REQUIRED TASK: Take the entries below and print all of them exactly, please.
═════ DATA TO USE
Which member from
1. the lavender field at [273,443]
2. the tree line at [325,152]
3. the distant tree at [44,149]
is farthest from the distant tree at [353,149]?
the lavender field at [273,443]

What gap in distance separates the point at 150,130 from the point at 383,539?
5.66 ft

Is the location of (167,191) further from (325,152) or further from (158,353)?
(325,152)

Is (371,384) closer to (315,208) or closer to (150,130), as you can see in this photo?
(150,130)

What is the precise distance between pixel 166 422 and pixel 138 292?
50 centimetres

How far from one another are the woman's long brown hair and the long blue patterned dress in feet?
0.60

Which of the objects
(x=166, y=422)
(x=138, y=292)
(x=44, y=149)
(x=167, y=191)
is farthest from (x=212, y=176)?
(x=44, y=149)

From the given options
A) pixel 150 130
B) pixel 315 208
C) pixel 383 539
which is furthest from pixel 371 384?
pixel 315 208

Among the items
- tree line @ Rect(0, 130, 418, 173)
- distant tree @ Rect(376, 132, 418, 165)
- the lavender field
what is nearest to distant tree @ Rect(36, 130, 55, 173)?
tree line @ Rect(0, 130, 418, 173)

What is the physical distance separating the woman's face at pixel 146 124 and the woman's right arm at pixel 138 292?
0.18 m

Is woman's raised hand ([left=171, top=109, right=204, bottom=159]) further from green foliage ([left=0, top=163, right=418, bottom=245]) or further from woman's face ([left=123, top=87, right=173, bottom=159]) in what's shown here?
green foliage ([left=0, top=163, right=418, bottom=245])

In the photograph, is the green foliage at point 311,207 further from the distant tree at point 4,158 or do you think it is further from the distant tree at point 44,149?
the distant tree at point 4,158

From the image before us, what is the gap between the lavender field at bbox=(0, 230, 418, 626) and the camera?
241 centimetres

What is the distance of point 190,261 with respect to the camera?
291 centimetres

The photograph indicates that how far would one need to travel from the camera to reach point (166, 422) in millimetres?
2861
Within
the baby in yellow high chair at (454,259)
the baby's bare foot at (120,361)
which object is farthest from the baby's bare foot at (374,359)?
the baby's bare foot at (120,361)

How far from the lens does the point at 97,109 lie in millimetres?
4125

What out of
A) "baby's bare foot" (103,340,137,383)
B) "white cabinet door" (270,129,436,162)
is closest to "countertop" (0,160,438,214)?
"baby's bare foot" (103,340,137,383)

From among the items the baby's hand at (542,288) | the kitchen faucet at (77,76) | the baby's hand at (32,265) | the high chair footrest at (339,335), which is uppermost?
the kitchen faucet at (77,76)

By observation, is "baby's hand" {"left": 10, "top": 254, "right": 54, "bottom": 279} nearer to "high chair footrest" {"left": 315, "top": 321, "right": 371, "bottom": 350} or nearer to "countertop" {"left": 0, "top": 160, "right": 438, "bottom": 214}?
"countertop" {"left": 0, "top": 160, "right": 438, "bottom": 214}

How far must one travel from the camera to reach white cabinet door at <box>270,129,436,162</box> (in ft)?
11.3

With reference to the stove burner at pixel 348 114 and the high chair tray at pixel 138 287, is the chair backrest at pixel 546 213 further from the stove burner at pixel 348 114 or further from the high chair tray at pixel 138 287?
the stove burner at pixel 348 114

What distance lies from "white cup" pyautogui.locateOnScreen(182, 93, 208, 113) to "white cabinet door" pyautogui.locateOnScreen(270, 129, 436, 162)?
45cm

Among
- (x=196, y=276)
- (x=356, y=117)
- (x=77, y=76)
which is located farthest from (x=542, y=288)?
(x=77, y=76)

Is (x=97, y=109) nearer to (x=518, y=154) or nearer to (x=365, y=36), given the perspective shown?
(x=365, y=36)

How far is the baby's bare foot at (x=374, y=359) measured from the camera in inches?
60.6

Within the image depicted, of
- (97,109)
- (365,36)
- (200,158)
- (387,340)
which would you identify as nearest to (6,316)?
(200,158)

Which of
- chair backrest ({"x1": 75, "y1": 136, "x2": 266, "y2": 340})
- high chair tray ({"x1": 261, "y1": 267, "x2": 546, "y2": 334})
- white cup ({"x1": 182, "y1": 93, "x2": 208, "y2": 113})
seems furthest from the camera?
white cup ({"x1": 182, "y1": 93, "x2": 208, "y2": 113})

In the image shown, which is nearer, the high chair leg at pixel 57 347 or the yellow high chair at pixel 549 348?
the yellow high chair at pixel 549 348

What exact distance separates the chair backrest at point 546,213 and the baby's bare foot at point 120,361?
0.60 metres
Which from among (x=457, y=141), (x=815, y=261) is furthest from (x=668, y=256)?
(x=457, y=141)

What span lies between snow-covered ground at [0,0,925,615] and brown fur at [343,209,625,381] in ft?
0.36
══════════
SOLUTION TO THIS EXERCISE:
Which member from
1. the lavender field at [273,443]
2. the tree line at [325,152]
3. the distant tree at [44,149]
is farthest from the distant tree at [353,149]?
the lavender field at [273,443]

What gap in distance separates the point at 150,130 from the point at 383,539?
5.66 ft

Is the location of (167,191) further from (325,152) or further from (158,353)?
(325,152)

Is (371,384) closer to (315,208) or closer to (150,130), as you can see in this photo?
(150,130)

What is the precise distance between pixel 166 422 and pixel 138 292?
50 centimetres

How far from one another are the woman's long brown hair and the long blue patterned dress in feet?
0.60

Which of the objects
(x=166, y=422)
(x=138, y=292)
(x=44, y=149)
(x=167, y=191)
is farthest from (x=212, y=176)?
(x=44, y=149)

From the given options
A) pixel 150 130
B) pixel 315 208
C) pixel 383 539
which is furthest from pixel 371 384?
pixel 315 208

Among the items
- tree line @ Rect(0, 130, 418, 173)
- distant tree @ Rect(376, 132, 418, 165)
- the lavender field
what is nearest to distant tree @ Rect(36, 130, 55, 173)?
tree line @ Rect(0, 130, 418, 173)

What is the physical distance separating the woman's face at pixel 146 124 and the woman's right arm at pixel 138 292?
0.18 m

Is woman's raised hand ([left=171, top=109, right=204, bottom=159]) further from green foliage ([left=0, top=163, right=418, bottom=245]) or further from woman's face ([left=123, top=87, right=173, bottom=159]) in what's shown here?
green foliage ([left=0, top=163, right=418, bottom=245])

In the photograph, is the green foliage at point 311,207 further from the distant tree at point 4,158 or do you think it is further from the distant tree at point 44,149?
the distant tree at point 4,158

From the image before us, what is the gap between the lavender field at bbox=(0, 230, 418, 626) and the camera?
241 centimetres

What is the distance of point 190,261 with respect to the camera?
291 centimetres

The photograph indicates that how far would one need to travel from the camera to reach point (166, 422) in millimetres?
2861
Within
the baby in yellow high chair at (454,259)
the baby's bare foot at (120,361)
which object is farthest from the baby's bare foot at (374,359)?
the baby's bare foot at (120,361)

How far from the lens does the point at 97,109 lie in millimetres?
4125

What out of
A) "baby's bare foot" (103,340,137,383)
B) "white cabinet door" (270,129,436,162)
is closest to "countertop" (0,160,438,214)?
"baby's bare foot" (103,340,137,383)

From among the items the baby's hand at (542,288) | the kitchen faucet at (77,76) | the baby's hand at (32,265) | the high chair footrest at (339,335), which is uppermost?
the kitchen faucet at (77,76)

By observation, is "baby's hand" {"left": 10, "top": 254, "right": 54, "bottom": 279} nearer to "high chair footrest" {"left": 315, "top": 321, "right": 371, "bottom": 350} or nearer to "countertop" {"left": 0, "top": 160, "right": 438, "bottom": 214}?
"countertop" {"left": 0, "top": 160, "right": 438, "bottom": 214}

How far must one travel from the camera to reach white cabinet door at <box>270,129,436,162</box> (in ft)?
11.3

With reference to the stove burner at pixel 348 114 and the high chair tray at pixel 138 287, is the chair backrest at pixel 546 213 further from the stove burner at pixel 348 114 or further from the high chair tray at pixel 138 287?
the stove burner at pixel 348 114

What distance lies from "white cup" pyautogui.locateOnScreen(182, 93, 208, 113) to "white cabinet door" pyautogui.locateOnScreen(270, 129, 436, 162)?
45cm

Among
- (x=196, y=276)
- (x=356, y=117)
- (x=77, y=76)
which is located farthest from (x=542, y=288)?
(x=77, y=76)

Is (x=97, y=109) nearer to (x=518, y=154) or nearer to (x=365, y=36), given the perspective shown?
(x=365, y=36)

How far is the baby's bare foot at (x=374, y=359) measured from the camera in inches?
60.6

Within the image depicted, of
- (97,109)
- (365,36)
- (200,158)
- (387,340)
which would you identify as nearest to (6,316)?
(200,158)

Which of
- chair backrest ({"x1": 75, "y1": 136, "x2": 266, "y2": 340})
- high chair tray ({"x1": 261, "y1": 267, "x2": 546, "y2": 334})
- white cup ({"x1": 182, "y1": 93, "x2": 208, "y2": 113})
seems furthest from the camera?
white cup ({"x1": 182, "y1": 93, "x2": 208, "y2": 113})

In the image shown, which is nearer, the high chair leg at pixel 57 347 or the yellow high chair at pixel 549 348?
the yellow high chair at pixel 549 348

What exact distance separates the chair backrest at point 546,213 and the baby's bare foot at point 120,361?
0.60 metres
Which from among (x=457, y=141), (x=815, y=261) is furthest from (x=668, y=256)?
(x=457, y=141)

What span lies between snow-covered ground at [0,0,925,615] and brown fur at [343,209,625,381] in ft?
0.36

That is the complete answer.